Gibt es denn eine Art Kulturschock, wenn man die beiden Welten zusammenbringt?
Ja, und solche Kulturschocks können positiv und negativ sein. Sehr positiv wird von Wechslern genannt, dass sie eine größere Autonomie haben, mit der sie ihre Arbeit gestalten können. Und dass sie mit ähnlich enthusiastischen Kollegen an einem Strang ziehen, egal ob für Kinderrechte oder gegen das Bienensterben. Wir hatten neulich einen Stiftungsvorstand zu Besuch, der zuvor in der Industrie gearbeitet hat, der sagte: Ich habe zum ersten Mal in meinem Leben richtig spannende geschäftliche Meetings, ich treffe lauter inspirierende Menschen, die Welt verändernde Dinge planen.
Und negativ?
Wo Leute durchaus einen Schock erleiden können, ist, dass es häufig sehr partizipative Strukturen gibt. Weil das zur DNA der Organisation gehört. Bestimmte Prozesse dauern deswegen länger.
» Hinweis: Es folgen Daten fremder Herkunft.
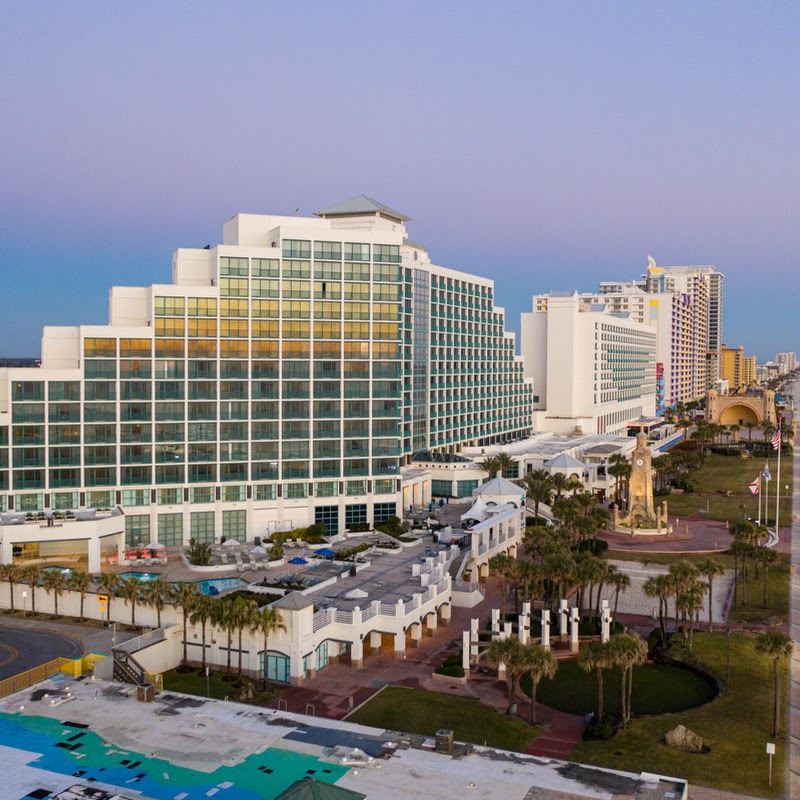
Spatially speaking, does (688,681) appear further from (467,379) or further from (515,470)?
(467,379)

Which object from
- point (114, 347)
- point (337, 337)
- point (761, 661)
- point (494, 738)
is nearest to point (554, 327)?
point (337, 337)

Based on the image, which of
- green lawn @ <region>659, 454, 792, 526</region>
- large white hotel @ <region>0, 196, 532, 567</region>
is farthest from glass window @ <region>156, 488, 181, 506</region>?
green lawn @ <region>659, 454, 792, 526</region>

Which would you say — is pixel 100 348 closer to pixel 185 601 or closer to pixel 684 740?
pixel 185 601

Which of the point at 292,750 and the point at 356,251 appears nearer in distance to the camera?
the point at 292,750

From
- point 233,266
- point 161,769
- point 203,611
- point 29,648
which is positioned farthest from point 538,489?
point 161,769

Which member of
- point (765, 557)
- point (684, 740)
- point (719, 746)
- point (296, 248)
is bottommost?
point (719, 746)

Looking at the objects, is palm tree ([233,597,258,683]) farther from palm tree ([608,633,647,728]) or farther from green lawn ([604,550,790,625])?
green lawn ([604,550,790,625])

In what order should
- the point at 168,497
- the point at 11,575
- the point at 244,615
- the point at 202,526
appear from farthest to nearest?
the point at 202,526 < the point at 168,497 < the point at 11,575 < the point at 244,615
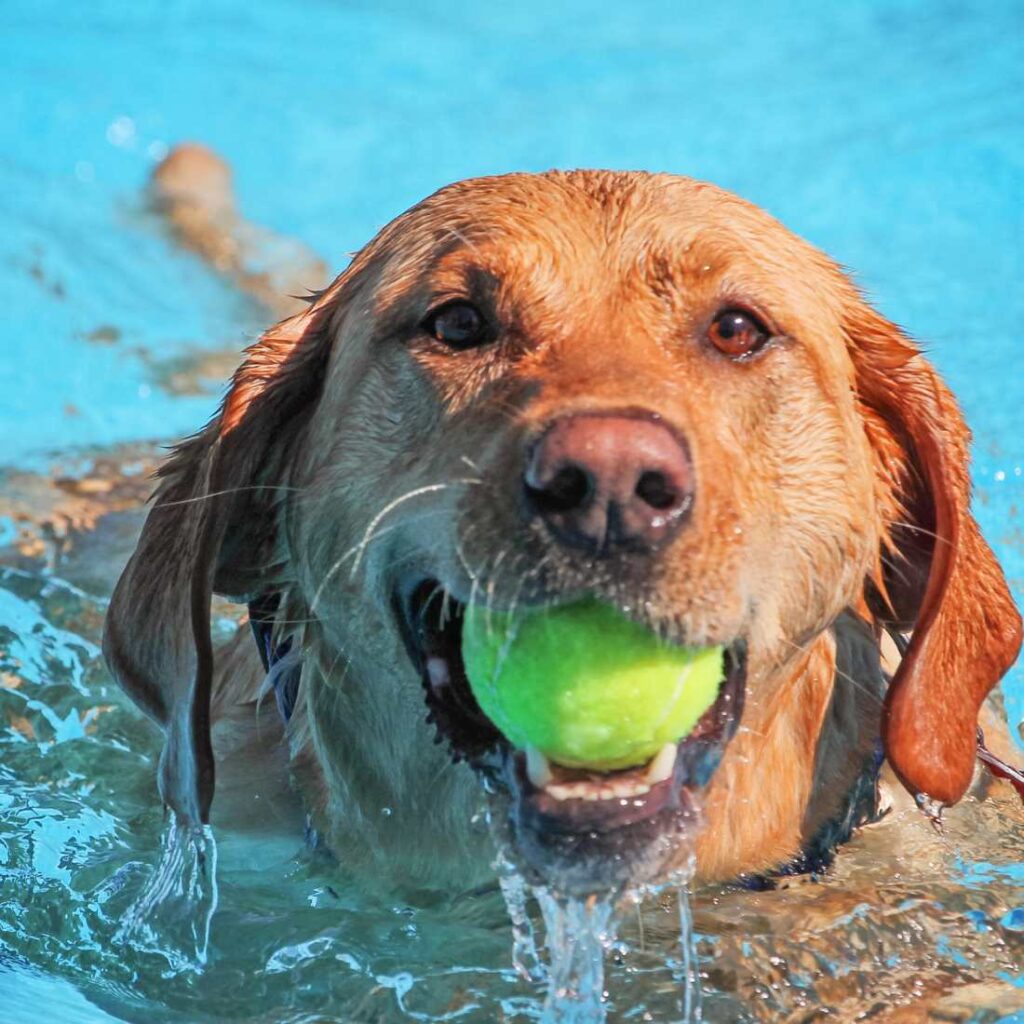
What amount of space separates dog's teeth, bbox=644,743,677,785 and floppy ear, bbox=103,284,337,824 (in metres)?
1.04

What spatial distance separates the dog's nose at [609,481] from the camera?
263 centimetres

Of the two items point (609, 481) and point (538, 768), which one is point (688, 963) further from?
point (609, 481)

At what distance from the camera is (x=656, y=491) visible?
2701mm

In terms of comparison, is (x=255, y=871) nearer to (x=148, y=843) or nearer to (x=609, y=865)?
(x=148, y=843)

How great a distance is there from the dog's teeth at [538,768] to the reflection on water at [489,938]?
283 millimetres

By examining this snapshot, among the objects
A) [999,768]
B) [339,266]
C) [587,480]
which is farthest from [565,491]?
[339,266]

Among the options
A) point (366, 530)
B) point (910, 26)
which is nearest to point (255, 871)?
point (366, 530)

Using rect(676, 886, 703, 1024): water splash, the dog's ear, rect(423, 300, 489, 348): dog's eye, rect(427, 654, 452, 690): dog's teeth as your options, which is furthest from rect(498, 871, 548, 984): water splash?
rect(423, 300, 489, 348): dog's eye

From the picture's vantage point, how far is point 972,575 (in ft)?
11.7

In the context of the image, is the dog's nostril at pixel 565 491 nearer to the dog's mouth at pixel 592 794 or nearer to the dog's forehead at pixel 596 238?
the dog's mouth at pixel 592 794

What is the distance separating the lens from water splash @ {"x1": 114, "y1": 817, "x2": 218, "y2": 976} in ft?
12.3

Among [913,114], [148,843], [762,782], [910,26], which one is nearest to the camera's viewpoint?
[762,782]

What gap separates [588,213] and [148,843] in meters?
1.93

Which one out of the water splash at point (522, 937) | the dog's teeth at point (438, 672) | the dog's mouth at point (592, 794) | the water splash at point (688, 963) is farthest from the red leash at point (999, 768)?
the dog's teeth at point (438, 672)
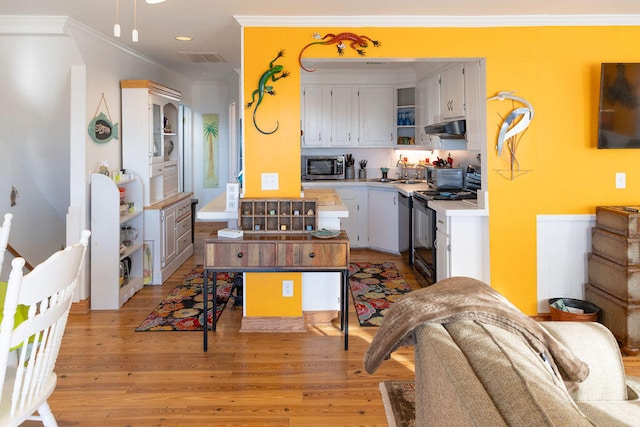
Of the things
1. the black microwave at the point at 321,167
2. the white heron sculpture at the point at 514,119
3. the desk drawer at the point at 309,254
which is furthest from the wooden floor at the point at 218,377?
the black microwave at the point at 321,167

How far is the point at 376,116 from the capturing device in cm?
712

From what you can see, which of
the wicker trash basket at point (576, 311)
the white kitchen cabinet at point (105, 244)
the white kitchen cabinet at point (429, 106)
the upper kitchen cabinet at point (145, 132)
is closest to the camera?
the wicker trash basket at point (576, 311)

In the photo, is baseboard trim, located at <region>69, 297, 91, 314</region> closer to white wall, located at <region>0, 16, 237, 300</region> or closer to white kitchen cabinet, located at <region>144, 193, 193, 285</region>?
white wall, located at <region>0, 16, 237, 300</region>

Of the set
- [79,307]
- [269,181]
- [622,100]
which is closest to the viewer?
[622,100]

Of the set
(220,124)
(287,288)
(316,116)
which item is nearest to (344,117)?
(316,116)

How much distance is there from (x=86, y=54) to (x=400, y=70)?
3979 millimetres

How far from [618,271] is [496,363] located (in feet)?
9.37

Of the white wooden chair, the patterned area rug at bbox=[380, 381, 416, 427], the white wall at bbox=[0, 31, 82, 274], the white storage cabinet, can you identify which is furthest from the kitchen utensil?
the white wooden chair

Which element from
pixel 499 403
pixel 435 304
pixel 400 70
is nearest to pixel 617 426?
pixel 435 304

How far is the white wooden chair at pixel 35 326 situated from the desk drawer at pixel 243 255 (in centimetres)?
144

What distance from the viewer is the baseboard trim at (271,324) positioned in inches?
156

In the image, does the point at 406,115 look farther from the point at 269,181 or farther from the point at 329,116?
the point at 269,181

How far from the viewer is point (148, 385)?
301 centimetres

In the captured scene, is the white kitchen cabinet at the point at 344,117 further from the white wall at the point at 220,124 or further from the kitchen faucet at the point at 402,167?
the white wall at the point at 220,124
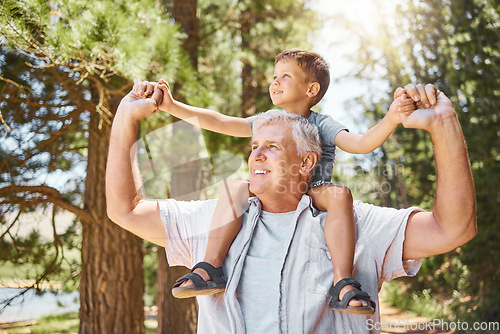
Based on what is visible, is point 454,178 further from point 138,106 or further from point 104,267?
point 104,267

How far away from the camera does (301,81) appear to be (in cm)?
226

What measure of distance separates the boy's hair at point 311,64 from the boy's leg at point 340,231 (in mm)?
739

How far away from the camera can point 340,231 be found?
1627 mm

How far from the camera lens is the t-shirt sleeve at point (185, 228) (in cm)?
180

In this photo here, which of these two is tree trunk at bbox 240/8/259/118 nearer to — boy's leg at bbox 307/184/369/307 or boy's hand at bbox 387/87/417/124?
boy's leg at bbox 307/184/369/307

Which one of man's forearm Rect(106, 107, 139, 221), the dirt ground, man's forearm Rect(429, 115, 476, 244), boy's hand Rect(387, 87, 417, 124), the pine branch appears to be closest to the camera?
man's forearm Rect(429, 115, 476, 244)

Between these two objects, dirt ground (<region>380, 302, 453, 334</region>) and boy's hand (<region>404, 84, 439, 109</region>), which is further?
dirt ground (<region>380, 302, 453, 334</region>)

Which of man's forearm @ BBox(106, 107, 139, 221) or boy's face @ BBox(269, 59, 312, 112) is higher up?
boy's face @ BBox(269, 59, 312, 112)

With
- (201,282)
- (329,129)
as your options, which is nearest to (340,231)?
(201,282)

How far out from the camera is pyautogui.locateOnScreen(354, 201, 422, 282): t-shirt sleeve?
63.2 inches

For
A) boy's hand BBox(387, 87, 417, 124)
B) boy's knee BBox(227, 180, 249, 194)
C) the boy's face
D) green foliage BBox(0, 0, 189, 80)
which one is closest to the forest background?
green foliage BBox(0, 0, 189, 80)

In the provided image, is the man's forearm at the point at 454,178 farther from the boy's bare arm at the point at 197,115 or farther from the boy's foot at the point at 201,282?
the boy's bare arm at the point at 197,115

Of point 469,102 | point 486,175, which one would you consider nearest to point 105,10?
point 486,175

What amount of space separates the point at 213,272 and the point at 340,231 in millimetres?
463
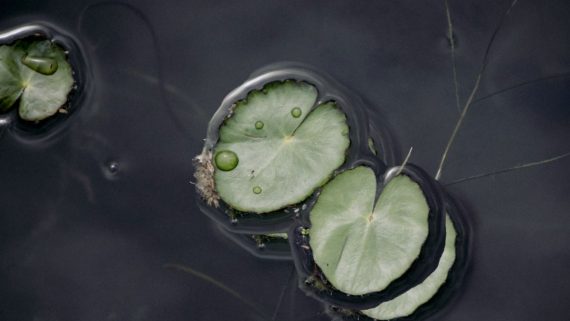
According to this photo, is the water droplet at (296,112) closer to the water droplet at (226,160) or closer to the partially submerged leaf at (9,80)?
the water droplet at (226,160)

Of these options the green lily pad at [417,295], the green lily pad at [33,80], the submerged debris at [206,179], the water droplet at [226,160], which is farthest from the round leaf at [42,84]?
the green lily pad at [417,295]

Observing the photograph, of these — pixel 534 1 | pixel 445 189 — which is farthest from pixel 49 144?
pixel 534 1

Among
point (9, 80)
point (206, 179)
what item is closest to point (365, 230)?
point (206, 179)

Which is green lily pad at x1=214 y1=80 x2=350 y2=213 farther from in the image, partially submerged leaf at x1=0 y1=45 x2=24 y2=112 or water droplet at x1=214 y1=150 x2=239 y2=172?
partially submerged leaf at x1=0 y1=45 x2=24 y2=112

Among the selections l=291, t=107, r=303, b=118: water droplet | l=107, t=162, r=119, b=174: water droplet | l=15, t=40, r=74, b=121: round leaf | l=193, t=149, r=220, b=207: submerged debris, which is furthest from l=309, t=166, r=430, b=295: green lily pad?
l=15, t=40, r=74, b=121: round leaf

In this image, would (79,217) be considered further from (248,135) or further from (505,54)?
(505,54)

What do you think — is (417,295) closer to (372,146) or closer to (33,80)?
(372,146)
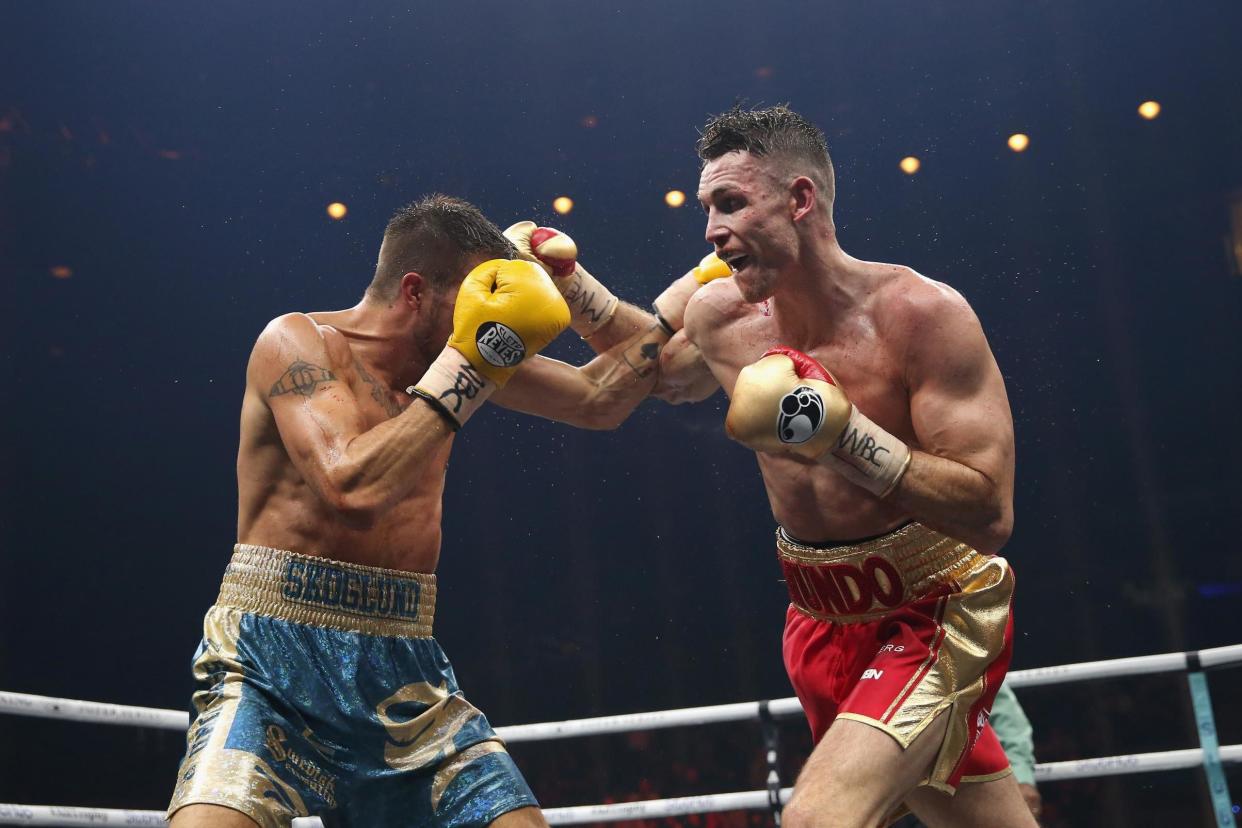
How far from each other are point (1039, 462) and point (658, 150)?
270 cm

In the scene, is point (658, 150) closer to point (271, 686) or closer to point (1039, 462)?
point (1039, 462)

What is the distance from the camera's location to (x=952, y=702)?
1.97 meters

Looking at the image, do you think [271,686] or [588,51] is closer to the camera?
[271,686]

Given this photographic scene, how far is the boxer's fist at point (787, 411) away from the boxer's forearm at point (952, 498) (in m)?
0.15

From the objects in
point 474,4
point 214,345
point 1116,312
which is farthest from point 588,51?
point 1116,312

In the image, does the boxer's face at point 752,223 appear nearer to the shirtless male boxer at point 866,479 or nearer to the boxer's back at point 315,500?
the shirtless male boxer at point 866,479

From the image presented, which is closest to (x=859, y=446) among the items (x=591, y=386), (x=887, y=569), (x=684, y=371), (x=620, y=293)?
(x=887, y=569)

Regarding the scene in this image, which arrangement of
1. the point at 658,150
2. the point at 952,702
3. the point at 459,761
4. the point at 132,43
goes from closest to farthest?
the point at 952,702, the point at 459,761, the point at 132,43, the point at 658,150

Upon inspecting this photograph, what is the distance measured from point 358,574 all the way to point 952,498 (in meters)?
1.07

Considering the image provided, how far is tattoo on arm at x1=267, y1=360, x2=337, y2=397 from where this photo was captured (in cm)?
218

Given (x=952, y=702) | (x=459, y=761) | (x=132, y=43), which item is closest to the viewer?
(x=952, y=702)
Was wir auch öfter hören, ist, dass bestimmte Prozesse als nicht effizient wahrgenommen werden. Das kennt man anders. Aber in einer Stiftung, die stabil jedes Jahr ihr Kapital ausgeschüttet bekommt, sind optimierte Strukturen erst mal nicht so ein Thema. Und Menschen aus der Wirtschaft können da auch einen großen Mehrwert bieten, weil sie Projektmanagement in einem Professionalisierungsgrad gewohnt sind, von dem viele Organisationen profitieren. Die Falle, in die man da nur nicht tappen darf als Quereinsteiger, ist, das schon zu antizipieren und zu denken: „So Leute, dann räume ich euch mal den Laden auf.“ Ohne überhaupt zu schauen, was vielleicht schon gut läuft. Darauf reagieren Leute aus NGOs zu Recht allergisch.